A figure climbed the pile. A female Phyrexian who had clearly once been an elf. Her hair had twisted into thick cables, some of which were long and moved independently like snakes around her head. Her eyes were black with oil, and some of the oil dripped out of her sockets and down her cheeks. Her left hand was an immense scythe and the other was a claw most terrible in size and aspect. She held up the scythe and all noise from the Phyrexians ceased at once. “Give us the creature who is all flesh.”

“Deal,” Venser said.

Elspeth turned to glare at him.

“Only jesting,” Venser said. “How could we give her to you? Maybe ask her opinion. Perhaps she’ll be agreeable to your proposal. You can never tell.”
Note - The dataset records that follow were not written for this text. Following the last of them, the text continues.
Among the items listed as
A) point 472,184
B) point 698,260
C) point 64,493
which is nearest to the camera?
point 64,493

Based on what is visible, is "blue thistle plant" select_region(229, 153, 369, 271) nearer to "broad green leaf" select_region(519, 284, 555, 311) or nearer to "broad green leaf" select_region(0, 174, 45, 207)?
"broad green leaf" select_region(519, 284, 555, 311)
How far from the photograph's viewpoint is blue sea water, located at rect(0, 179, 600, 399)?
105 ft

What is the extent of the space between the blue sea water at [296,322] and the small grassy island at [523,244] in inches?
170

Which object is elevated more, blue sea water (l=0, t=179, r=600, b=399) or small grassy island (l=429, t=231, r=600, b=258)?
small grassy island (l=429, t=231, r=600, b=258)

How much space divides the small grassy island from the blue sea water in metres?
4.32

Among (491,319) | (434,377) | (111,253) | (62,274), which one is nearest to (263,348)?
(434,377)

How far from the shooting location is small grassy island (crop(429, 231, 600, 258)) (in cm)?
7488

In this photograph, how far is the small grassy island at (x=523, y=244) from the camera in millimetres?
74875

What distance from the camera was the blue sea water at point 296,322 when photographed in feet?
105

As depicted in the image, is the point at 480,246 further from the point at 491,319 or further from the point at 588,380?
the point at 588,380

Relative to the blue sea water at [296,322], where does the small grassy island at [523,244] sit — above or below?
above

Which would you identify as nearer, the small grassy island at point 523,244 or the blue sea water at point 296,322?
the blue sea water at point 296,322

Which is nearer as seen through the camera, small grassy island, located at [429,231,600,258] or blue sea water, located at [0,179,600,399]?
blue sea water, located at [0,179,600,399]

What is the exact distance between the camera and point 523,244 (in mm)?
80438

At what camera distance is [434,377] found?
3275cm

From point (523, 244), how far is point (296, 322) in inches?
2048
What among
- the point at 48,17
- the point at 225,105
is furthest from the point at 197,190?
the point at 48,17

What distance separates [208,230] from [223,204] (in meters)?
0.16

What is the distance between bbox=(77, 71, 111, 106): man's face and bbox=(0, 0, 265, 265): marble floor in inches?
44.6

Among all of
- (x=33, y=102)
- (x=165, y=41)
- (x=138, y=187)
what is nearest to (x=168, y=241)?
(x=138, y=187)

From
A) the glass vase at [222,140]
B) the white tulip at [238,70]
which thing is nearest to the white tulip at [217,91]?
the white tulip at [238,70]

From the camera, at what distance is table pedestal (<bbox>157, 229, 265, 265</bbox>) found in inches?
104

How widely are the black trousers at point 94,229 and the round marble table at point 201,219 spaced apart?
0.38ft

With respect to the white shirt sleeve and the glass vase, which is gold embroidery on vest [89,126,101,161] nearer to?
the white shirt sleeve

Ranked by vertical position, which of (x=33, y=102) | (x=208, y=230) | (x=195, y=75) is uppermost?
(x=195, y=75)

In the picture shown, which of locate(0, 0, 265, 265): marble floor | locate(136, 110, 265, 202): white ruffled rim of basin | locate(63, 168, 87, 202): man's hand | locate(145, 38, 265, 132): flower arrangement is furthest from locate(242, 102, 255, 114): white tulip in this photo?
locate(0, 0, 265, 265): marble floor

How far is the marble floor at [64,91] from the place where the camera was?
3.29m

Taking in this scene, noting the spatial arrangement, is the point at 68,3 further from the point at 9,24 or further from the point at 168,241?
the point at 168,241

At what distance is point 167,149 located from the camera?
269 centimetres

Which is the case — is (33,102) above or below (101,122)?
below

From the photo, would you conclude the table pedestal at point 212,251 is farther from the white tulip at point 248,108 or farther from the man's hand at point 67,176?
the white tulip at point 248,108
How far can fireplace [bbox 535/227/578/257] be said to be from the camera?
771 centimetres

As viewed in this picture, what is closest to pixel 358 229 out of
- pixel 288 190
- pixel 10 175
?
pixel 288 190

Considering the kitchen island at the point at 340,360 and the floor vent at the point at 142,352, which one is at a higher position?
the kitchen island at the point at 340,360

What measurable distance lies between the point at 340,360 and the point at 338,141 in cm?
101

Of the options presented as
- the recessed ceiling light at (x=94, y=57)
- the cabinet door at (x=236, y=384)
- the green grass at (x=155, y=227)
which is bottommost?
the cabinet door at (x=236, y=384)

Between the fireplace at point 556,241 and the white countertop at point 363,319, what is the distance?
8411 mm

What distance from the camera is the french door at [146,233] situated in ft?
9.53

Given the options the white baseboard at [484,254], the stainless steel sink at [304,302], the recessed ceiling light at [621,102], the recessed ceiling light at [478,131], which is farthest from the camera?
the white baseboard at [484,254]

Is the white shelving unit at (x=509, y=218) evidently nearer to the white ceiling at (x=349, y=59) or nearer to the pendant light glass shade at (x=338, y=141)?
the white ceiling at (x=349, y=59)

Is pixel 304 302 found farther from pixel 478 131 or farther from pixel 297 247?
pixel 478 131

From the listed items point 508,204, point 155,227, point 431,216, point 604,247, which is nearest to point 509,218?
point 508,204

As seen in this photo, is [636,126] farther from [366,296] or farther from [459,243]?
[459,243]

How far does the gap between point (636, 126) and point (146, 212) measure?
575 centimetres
“What do you want with her?” Elspeth said.

“Only that she is our property and you stole our property.”

“Springheads have property?” Koth said.

Venser had not heard the phrase springheads used to refer to Phyrexians before. He liked it. But the female Phyrexian bristled at the words. She frowned and disappeared down the side of the pile. When she appeared again, it was with many Phyrexians in tow.

“Now,” she said. “Say that again so they know who to slay first.”

But Koth had closed his eyes.

“Who are you,” Venser said suddenly.

“I am Glissa, the bringer of your death.”

She lowered her scythe hand and the Phyrexians began moving forward.